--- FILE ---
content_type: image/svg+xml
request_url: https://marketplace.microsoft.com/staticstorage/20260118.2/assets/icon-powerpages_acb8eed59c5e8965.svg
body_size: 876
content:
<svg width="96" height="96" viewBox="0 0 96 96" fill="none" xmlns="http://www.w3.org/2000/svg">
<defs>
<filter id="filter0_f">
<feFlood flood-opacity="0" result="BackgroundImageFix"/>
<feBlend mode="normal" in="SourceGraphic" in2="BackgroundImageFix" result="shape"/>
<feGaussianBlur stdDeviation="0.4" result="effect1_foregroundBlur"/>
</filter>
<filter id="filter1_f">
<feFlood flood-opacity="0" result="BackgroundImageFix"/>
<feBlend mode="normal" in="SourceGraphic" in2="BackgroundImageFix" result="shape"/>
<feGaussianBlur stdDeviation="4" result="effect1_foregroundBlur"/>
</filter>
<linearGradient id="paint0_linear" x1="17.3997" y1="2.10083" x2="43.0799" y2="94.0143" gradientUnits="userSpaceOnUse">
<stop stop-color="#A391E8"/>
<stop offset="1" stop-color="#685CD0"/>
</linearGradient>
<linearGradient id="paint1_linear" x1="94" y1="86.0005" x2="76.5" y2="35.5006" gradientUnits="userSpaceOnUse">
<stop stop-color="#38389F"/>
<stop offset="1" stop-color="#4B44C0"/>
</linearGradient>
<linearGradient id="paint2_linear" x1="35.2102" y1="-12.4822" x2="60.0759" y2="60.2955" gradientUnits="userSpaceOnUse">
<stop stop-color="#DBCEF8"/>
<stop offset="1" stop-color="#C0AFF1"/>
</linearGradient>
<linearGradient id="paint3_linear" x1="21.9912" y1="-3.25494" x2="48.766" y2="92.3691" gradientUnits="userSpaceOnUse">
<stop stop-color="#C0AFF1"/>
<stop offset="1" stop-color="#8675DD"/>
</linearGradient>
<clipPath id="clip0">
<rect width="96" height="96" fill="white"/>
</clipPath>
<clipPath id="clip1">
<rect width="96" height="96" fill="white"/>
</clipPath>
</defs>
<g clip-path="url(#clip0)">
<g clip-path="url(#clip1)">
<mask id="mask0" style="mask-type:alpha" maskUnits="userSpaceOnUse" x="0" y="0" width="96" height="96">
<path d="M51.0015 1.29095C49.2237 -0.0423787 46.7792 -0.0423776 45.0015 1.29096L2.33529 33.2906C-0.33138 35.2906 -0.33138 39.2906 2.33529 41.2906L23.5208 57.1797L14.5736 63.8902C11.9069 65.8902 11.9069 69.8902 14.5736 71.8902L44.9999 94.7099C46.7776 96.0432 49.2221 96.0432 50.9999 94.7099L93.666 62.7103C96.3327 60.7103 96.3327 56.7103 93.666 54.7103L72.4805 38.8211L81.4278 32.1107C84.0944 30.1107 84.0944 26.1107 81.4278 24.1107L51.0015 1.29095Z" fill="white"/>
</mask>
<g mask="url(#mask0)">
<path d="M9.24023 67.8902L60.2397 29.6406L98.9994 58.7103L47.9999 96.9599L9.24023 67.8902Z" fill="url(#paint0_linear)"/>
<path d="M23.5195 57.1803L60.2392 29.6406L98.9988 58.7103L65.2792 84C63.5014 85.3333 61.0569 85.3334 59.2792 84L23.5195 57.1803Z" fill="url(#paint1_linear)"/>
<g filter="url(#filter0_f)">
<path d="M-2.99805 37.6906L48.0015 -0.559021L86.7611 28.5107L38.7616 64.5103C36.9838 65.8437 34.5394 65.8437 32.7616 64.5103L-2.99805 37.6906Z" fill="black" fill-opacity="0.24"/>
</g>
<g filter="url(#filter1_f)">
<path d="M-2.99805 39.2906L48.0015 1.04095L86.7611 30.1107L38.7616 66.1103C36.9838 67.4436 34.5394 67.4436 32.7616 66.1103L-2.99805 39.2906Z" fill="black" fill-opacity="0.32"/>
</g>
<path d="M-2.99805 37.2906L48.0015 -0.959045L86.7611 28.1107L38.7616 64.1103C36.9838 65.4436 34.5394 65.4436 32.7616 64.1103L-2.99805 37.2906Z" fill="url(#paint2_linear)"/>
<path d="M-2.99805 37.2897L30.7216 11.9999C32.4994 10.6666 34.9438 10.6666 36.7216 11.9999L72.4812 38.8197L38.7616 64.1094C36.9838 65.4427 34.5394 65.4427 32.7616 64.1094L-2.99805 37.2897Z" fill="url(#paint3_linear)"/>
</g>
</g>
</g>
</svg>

---

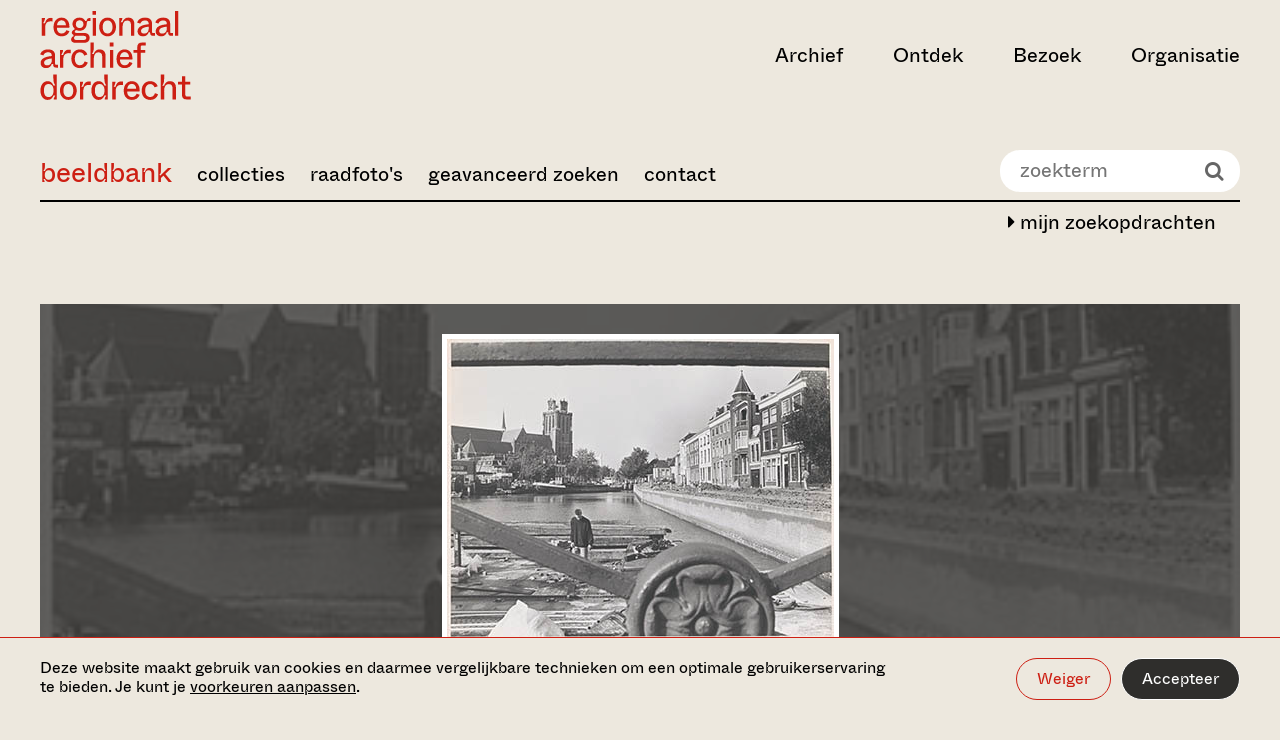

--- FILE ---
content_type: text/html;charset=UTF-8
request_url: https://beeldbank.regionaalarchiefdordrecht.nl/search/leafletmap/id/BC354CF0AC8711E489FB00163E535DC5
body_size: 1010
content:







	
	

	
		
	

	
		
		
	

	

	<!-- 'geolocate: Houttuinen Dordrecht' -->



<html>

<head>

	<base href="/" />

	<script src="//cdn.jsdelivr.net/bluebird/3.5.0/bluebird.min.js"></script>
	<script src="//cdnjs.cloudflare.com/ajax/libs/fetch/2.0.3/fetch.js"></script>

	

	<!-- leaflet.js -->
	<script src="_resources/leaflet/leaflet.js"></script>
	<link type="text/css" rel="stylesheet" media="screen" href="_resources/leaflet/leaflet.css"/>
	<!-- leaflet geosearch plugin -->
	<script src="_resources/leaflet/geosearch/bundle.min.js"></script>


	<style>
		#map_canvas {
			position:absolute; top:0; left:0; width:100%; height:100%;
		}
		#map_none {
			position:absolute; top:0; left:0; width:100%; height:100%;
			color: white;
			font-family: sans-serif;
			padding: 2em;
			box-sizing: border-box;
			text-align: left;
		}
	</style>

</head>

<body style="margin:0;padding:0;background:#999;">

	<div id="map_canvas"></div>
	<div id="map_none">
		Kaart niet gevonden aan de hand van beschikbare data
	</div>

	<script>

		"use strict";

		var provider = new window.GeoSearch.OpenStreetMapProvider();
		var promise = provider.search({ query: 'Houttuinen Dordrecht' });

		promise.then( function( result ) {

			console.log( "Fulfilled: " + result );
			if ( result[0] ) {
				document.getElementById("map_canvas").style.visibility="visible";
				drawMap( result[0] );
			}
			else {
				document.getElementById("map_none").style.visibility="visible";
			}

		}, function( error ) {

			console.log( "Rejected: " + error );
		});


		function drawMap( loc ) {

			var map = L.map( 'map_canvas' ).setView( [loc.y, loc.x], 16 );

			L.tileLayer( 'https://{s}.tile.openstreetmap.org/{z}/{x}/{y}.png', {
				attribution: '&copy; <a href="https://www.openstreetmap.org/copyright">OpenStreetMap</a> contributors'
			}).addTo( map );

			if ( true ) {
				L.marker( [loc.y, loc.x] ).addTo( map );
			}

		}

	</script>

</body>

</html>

==

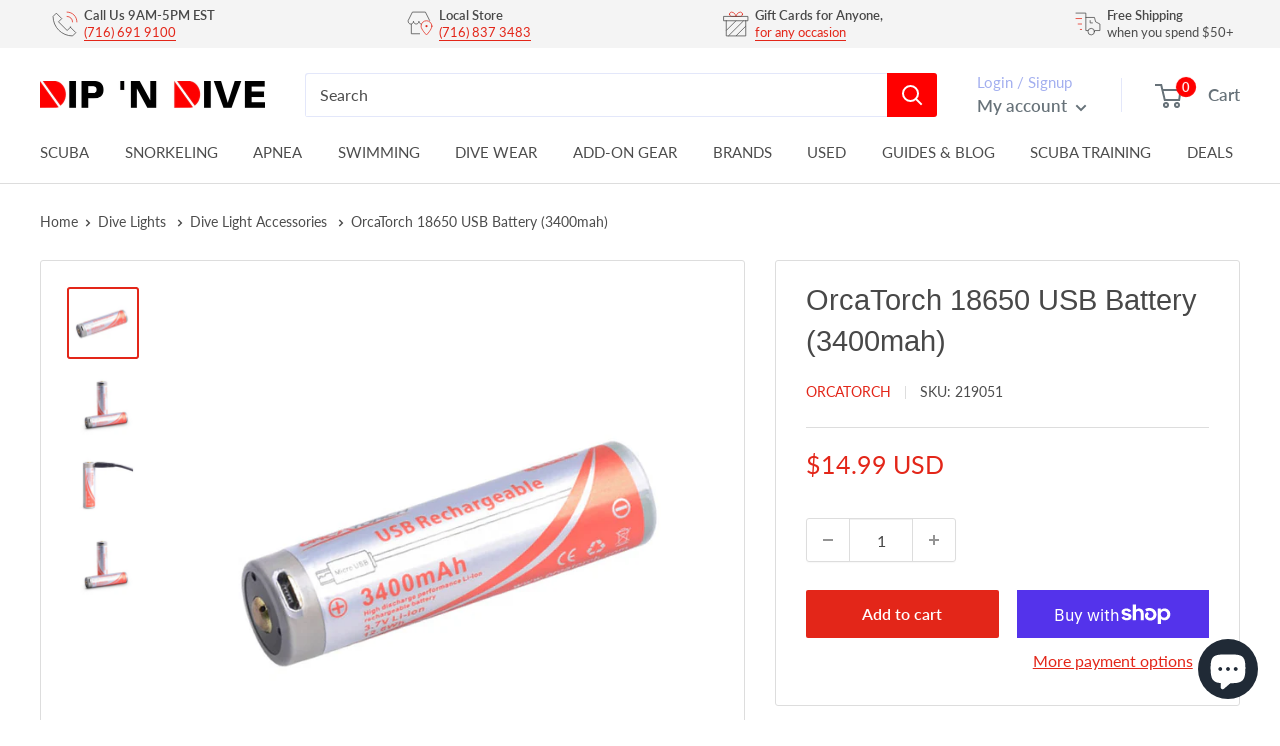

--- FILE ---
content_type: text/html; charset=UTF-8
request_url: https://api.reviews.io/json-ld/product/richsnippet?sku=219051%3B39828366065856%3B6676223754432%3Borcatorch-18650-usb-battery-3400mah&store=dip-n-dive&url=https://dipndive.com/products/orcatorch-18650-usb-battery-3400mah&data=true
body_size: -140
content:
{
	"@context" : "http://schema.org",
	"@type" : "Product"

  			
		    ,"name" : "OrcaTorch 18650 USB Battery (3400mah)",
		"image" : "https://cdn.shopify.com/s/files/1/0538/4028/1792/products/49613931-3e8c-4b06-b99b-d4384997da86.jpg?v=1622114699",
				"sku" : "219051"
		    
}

_YOUR GOAL_: Copy out each line of the data that includes the string "filter".

_ANSWER TO THIS TASK_:
<filter id="filter0_f">
</filter>
<filter id="filter1_f">
</filter>
<g filter="url(#filter0_f)">
<g filter="url(#filter1_f)">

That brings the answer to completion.